Wednesday, April 14, 2010

Putting Tell in Its Place

As Writers, the "show don't tell" mantra gets chucked at us more than any other rule. Nothing, not even "no head hopping", can stir up such hellfire and fury. So, what is it about show that's so important?

... engagement...
For readers to care about your story, they need to be able to engage in some way. It doesn't mean you can't have an interesting work, or a fun or terrifying one, but there's just no way readers can become engrossed in your book without lots of show.
Think of showing as the beads of your story, and telling, the string. You need both in order to have a functional, beautiful work, like a homemade necklace, but the showing is what is meant to dazzle, while the telling merely holds everything together. Too much telling will always leave you with a dull, tangled mess.

Tell should always be an underlining, barely noticed thing. There are times to definitely use it. Tell can bring clarity to the show, trim words if you're in a dangerous count zone, control pace and sum up what's not worth showing, like a detective getting nowhere in his investigative questioning; including all those scenes is just not important.

Show reveals character, makes your work more colorful and visual, puts readers into the story and helps them to identify with characters. So, use it for the most part.

... show...

Like, think of ways you can show your character has an Ivy league education, loves sports, hates her mom, is persistent, is an emotional rock, has idiosyncrasies, works well under pressure, is tensing up in that traffic jam, is quirky, maintains life-long habits from living as an exchange student in Japan for one year, is suddenly afraid.
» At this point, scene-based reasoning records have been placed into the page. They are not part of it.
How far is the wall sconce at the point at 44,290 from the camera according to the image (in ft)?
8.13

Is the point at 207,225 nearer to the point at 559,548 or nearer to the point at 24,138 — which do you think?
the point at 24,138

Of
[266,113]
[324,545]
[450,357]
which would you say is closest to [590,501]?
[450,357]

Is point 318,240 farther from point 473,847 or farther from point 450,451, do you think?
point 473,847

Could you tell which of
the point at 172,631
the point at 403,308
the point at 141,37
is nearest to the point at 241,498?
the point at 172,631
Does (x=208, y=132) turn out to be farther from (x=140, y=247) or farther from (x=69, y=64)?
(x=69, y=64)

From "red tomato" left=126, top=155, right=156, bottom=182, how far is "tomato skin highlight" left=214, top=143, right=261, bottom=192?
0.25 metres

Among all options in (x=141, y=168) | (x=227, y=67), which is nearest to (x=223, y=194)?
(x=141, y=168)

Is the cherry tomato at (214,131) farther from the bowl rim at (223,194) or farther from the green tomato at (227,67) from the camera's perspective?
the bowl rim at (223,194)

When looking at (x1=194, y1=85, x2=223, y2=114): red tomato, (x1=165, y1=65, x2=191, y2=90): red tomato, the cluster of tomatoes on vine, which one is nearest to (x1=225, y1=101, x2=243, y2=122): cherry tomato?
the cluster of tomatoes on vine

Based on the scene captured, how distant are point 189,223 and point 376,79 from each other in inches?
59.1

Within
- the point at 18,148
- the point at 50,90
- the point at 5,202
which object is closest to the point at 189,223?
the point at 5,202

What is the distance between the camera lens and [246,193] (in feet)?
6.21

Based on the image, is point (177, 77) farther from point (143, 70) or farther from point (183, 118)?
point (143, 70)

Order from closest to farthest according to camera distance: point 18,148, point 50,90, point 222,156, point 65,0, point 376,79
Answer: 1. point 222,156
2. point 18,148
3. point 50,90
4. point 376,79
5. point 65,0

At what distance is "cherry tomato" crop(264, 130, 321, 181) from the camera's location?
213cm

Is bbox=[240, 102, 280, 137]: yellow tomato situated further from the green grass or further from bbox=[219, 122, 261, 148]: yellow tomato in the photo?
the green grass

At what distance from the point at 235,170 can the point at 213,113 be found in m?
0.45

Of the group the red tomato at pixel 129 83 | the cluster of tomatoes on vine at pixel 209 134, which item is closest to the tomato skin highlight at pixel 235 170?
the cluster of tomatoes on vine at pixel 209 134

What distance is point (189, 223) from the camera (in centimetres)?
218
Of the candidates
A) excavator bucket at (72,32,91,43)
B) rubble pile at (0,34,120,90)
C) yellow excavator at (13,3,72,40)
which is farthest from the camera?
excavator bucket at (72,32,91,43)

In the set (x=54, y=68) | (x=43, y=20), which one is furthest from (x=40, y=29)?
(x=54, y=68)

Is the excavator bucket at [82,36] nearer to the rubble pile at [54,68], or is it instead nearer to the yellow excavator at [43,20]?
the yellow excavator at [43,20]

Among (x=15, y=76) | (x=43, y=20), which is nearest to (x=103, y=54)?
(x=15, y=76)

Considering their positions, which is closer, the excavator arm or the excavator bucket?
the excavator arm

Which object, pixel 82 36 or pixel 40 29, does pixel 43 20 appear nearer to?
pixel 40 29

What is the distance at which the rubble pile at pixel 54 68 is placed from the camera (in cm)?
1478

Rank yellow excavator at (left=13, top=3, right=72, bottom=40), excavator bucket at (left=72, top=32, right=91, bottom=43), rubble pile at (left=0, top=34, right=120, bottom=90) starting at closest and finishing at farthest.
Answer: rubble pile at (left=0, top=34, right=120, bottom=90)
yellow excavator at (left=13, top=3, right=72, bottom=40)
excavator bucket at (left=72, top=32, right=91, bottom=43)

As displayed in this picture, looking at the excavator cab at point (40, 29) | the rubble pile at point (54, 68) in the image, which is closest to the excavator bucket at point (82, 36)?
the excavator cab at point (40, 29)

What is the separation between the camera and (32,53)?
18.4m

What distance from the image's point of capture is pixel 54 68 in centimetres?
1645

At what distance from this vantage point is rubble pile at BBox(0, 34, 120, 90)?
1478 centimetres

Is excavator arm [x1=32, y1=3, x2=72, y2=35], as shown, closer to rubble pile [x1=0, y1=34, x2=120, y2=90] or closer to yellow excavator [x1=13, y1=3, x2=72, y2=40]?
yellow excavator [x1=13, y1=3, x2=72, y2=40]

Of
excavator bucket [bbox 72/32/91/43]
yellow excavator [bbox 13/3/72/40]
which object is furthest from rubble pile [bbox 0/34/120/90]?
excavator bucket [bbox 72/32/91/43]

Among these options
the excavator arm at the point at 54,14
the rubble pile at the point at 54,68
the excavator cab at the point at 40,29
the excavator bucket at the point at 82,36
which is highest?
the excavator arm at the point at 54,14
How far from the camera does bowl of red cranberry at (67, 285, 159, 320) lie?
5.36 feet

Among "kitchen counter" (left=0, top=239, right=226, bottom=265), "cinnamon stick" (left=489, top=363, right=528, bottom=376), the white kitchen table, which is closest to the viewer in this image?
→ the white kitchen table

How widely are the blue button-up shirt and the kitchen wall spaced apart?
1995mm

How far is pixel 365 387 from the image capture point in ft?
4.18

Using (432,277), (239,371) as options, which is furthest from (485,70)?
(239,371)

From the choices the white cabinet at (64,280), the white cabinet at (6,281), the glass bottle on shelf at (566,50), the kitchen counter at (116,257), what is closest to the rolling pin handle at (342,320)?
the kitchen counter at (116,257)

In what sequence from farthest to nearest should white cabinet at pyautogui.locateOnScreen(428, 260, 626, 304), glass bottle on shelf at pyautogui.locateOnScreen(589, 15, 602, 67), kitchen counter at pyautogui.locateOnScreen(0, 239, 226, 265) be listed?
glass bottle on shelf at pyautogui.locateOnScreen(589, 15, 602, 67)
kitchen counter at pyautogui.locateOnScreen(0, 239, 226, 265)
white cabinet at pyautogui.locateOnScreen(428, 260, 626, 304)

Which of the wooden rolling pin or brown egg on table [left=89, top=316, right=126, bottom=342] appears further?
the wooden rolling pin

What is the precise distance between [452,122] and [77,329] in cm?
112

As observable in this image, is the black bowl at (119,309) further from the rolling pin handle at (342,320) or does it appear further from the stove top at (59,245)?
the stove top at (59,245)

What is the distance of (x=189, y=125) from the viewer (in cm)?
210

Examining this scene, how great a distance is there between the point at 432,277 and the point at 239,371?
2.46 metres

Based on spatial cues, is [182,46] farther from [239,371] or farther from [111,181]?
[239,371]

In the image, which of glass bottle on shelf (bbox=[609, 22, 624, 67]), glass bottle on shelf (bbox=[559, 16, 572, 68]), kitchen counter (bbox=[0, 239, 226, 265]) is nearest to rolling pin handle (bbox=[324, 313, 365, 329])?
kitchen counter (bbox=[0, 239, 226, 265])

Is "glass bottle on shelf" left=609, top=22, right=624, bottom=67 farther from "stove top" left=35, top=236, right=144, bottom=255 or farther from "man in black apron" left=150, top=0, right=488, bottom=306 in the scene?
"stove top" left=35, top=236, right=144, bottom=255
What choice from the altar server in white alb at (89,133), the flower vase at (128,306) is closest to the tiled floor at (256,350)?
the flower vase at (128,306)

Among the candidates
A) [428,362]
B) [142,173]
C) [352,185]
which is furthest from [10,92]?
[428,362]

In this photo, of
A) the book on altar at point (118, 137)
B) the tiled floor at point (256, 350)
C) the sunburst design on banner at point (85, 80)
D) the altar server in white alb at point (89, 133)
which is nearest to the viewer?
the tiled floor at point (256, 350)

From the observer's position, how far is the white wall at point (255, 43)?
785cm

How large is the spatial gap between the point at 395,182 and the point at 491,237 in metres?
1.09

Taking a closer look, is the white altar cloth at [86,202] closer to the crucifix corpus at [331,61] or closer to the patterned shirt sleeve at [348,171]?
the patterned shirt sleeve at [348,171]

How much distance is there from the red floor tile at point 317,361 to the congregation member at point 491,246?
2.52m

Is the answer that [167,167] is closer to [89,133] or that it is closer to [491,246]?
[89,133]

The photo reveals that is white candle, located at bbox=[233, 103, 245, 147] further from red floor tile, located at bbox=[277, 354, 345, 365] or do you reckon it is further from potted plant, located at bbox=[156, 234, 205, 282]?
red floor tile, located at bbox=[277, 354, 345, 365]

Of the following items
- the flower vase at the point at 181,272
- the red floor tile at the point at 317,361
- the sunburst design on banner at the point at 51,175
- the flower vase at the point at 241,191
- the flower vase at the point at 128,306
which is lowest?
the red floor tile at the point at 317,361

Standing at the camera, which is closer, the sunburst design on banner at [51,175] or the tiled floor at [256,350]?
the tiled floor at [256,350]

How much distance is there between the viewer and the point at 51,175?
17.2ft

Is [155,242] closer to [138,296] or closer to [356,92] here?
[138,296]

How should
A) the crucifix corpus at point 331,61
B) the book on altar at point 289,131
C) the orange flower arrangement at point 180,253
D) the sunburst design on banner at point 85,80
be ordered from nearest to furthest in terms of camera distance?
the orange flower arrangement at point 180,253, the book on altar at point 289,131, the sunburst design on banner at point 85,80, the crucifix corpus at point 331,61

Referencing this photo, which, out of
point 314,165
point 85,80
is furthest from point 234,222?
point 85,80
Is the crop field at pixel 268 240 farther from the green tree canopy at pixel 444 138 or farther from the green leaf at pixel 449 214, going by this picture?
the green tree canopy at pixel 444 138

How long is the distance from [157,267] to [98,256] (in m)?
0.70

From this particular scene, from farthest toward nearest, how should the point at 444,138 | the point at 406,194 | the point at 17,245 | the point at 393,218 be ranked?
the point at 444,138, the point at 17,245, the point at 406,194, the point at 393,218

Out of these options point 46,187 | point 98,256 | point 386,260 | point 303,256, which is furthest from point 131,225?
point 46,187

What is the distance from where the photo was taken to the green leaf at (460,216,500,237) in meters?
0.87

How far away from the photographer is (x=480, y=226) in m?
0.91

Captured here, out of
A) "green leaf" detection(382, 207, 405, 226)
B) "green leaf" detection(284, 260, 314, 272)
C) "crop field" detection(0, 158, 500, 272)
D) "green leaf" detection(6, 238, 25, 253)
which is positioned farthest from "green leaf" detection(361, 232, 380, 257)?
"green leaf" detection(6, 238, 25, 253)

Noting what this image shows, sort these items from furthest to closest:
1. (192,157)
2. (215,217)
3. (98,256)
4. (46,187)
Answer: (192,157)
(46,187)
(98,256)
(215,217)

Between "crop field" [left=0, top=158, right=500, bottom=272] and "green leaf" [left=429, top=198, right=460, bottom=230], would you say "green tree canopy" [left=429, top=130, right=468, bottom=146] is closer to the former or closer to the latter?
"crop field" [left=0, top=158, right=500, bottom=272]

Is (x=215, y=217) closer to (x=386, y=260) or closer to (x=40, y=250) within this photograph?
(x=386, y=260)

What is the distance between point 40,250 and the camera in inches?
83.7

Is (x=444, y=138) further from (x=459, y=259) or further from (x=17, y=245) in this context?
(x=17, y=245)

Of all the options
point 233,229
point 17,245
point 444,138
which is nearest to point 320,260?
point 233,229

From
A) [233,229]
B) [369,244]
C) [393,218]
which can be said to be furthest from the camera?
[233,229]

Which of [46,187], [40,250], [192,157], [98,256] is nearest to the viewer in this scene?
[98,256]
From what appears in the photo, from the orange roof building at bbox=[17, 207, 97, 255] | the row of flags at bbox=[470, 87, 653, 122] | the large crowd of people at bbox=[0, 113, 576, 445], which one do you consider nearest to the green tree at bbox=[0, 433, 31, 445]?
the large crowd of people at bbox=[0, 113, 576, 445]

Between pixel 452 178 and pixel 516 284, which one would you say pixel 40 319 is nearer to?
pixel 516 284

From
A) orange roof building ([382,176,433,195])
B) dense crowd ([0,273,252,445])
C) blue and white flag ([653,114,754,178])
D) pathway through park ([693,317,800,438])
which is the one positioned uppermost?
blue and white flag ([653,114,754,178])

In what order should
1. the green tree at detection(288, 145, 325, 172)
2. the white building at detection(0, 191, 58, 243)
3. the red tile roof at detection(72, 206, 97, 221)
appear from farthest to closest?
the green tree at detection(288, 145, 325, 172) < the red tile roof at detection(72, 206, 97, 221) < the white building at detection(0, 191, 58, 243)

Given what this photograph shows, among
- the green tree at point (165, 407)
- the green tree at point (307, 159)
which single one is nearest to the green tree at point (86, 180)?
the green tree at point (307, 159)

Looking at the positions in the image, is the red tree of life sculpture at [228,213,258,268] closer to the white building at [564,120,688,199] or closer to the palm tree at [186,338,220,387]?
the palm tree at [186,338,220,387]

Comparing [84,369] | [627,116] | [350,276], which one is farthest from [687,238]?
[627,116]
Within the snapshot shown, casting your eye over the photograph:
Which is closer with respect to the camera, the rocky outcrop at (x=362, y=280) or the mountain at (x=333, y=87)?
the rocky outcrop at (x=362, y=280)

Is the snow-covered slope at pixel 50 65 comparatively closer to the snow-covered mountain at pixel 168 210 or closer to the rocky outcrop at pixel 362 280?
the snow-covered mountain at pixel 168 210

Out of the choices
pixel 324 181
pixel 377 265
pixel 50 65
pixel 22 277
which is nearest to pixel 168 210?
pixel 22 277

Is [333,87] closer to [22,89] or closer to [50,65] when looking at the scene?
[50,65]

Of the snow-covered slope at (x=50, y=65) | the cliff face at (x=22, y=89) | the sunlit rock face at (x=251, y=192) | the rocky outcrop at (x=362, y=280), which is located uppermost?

Relying on tell to reveal those kinds of things is lazy and nothing will make your work more dull and lackluster.

If critters are complaining that your characters don't seem realistic or engaging, too much telling is likely the culprit. Come on. Even a pumpkin-headed horseman can be realistic.

If you want readers to become engrossed, for your characters to come alive, for your story to be gripping, your work needs plenty of clunky, funky beads. What's so special about a necklace that's predominantly string? Not much. There's nothing wrong with some tell every now and then, but it should simply support and hold everything together. Never let tell overshadow or steal the show. Put tell in its place.

~ Signing off and sending out cyber hugs.


  1. Another terrific topic and great information, Courtney. :) Well said! Keep up the good work!

  2. Thanks for reading and commenting, Darc.